## Start MATERIAL TO PROCESS

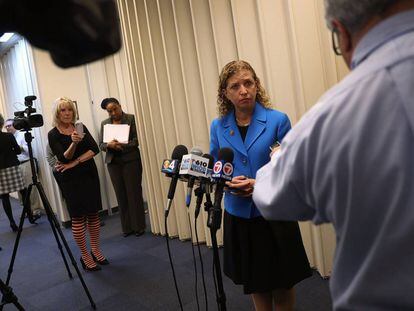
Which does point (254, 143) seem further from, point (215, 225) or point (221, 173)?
point (215, 225)

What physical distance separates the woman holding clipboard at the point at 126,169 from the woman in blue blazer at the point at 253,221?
2.47 m

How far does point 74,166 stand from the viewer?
322cm

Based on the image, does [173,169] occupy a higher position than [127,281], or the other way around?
[173,169]

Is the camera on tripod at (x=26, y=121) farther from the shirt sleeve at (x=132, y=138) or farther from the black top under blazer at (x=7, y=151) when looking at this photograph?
the black top under blazer at (x=7, y=151)

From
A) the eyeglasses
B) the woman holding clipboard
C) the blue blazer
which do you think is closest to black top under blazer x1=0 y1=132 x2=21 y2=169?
the woman holding clipboard

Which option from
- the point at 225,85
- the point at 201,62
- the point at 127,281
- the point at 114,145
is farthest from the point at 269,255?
the point at 114,145

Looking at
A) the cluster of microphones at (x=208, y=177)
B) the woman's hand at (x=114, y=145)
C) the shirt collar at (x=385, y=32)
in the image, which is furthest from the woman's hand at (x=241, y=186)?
the woman's hand at (x=114, y=145)

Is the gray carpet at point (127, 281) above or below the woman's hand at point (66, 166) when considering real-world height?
below

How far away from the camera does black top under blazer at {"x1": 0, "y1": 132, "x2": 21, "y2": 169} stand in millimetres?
4611

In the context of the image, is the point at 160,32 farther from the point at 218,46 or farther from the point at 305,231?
the point at 305,231

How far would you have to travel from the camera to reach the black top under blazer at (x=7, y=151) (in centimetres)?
461

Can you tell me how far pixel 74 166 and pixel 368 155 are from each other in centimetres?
293

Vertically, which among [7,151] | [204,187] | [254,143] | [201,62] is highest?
[201,62]

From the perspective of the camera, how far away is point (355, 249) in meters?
0.70
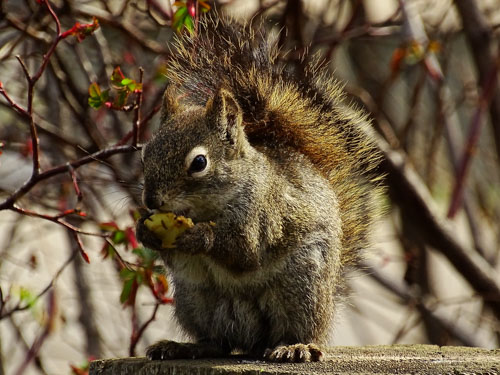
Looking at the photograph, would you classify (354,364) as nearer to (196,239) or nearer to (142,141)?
(196,239)

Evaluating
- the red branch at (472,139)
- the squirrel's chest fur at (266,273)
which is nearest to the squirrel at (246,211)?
the squirrel's chest fur at (266,273)

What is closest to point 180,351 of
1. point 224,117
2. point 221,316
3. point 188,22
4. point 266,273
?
point 221,316

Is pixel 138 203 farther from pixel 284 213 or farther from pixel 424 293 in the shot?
pixel 424 293

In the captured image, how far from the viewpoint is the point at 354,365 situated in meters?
1.86

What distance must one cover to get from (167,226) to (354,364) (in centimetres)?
55

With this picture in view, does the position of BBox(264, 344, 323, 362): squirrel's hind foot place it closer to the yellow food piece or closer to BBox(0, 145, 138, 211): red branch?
the yellow food piece

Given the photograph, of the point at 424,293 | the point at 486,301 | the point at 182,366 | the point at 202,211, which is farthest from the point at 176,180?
the point at 424,293

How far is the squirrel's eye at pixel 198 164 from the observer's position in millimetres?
2102

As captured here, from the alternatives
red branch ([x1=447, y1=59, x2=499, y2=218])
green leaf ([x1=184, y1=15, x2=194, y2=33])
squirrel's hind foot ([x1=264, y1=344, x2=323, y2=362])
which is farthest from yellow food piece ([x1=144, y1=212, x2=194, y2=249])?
red branch ([x1=447, y1=59, x2=499, y2=218])

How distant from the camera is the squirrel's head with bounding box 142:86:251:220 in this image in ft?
6.76

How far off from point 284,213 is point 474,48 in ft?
5.19

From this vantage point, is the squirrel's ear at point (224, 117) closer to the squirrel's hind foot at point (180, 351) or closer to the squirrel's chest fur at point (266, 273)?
the squirrel's chest fur at point (266, 273)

## End MATERIAL TO PROCESS

- **GOAL**
Exactly reproduce the entries above, minus the pictures.

- **CORRECT RESPONSE**
Which does point (254, 143) seem further from, point (215, 225) or point (221, 173)?
point (215, 225)

What physical distance separates the woman holding clipboard at the point at 126,169 from the woman in blue blazer at the point at 253,221?
2.47 m

How far does point 74,166 stand from the viewer?
322cm

Based on the image, does [173,169] occupy a higher position than [127,281], or the other way around?
[173,169]

Is the camera on tripod at (x=26, y=121) farther from the shirt sleeve at (x=132, y=138) or farther from the black top under blazer at (x=7, y=151) when looking at this photograph?
the black top under blazer at (x=7, y=151)

From
A) the eyeglasses
B) the woman holding clipboard
C) the blue blazer
which do you think is closest to black top under blazer x1=0 y1=132 x2=21 y2=169?
the woman holding clipboard

Which option from
- the point at 225,85
- the point at 201,62
- the point at 127,281
- the point at 114,145
is farthest from the point at 269,255?
the point at 114,145

Looking at
A) the cluster of microphones at (x=208, y=177)
B) the woman's hand at (x=114, y=145)
C) the shirt collar at (x=385, y=32)
in the image, which is furthest from the woman's hand at (x=241, y=186)?
the woman's hand at (x=114, y=145)

Is the gray carpet at point (127, 281) above or below the woman's hand at point (66, 166) when considering real-world height?
below

How far away from the camera does black top under blazer at {"x1": 0, "y1": 132, "x2": 21, "y2": 169} stand in millimetres?
4611

In the context of the image, is the point at 160,32 farther from the point at 218,46 or farther from the point at 305,231?
the point at 305,231

How far would you have to travel from the camera to reach the black top under blazer at (x=7, y=151) (in centimetres)?
461

Can you tell me how far pixel 74 166 and pixel 368 155 are from each other in centimetres?
293

Vertically, which among [7,151] | [204,187] | [254,143] | [201,62] is highest?
[201,62]

From the perspective of the camera, how far away is point (355, 249) in meters?
0.70
Looking at the photograph, would you classify (354,364) as nearer to (196,239) or nearer to (142,141)?
(196,239)

Evaluating
- the red branch at (472,139)
- the squirrel's chest fur at (266,273)
which is nearest to the squirrel at (246,211)?
the squirrel's chest fur at (266,273)

What is closest to point 180,351 of
1. point 224,117
2. point 221,316
3. point 188,22
4. point 266,273
?
point 221,316

Is pixel 138 203 farther from pixel 284 213 or farther from pixel 424 293 in the shot?
pixel 424 293

In the captured image, how far from the viewpoint is the point at 354,365 situated in meters?
1.86

What distance must one cover to get from (167,226) to (354,364) (in centimetres)?
55

With this picture in view, does the position of BBox(264, 344, 323, 362): squirrel's hind foot place it closer to the yellow food piece or closer to BBox(0, 145, 138, 211): red branch?
the yellow food piece

Given the photograph, of the point at 424,293 | the point at 486,301 | the point at 182,366 | the point at 202,211, which is farthest from the point at 176,180?
the point at 424,293

How far is the squirrel's eye at pixel 198 164 from the observer's position in millimetres?
2102

As captured here, from the alternatives
red branch ([x1=447, y1=59, x2=499, y2=218])
green leaf ([x1=184, y1=15, x2=194, y2=33])
squirrel's hind foot ([x1=264, y1=344, x2=323, y2=362])
which is farthest from yellow food piece ([x1=144, y1=212, x2=194, y2=249])?
red branch ([x1=447, y1=59, x2=499, y2=218])

How distant from the camera is the squirrel's head with bounding box 142:86:251:220 in this image in ft?
6.76

How far off from point 284,213 is point 474,48 in ft?
5.19

From this vantage point, is the squirrel's ear at point (224, 117) closer to the squirrel's hind foot at point (180, 351) or closer to the squirrel's chest fur at point (266, 273)?
the squirrel's chest fur at point (266, 273)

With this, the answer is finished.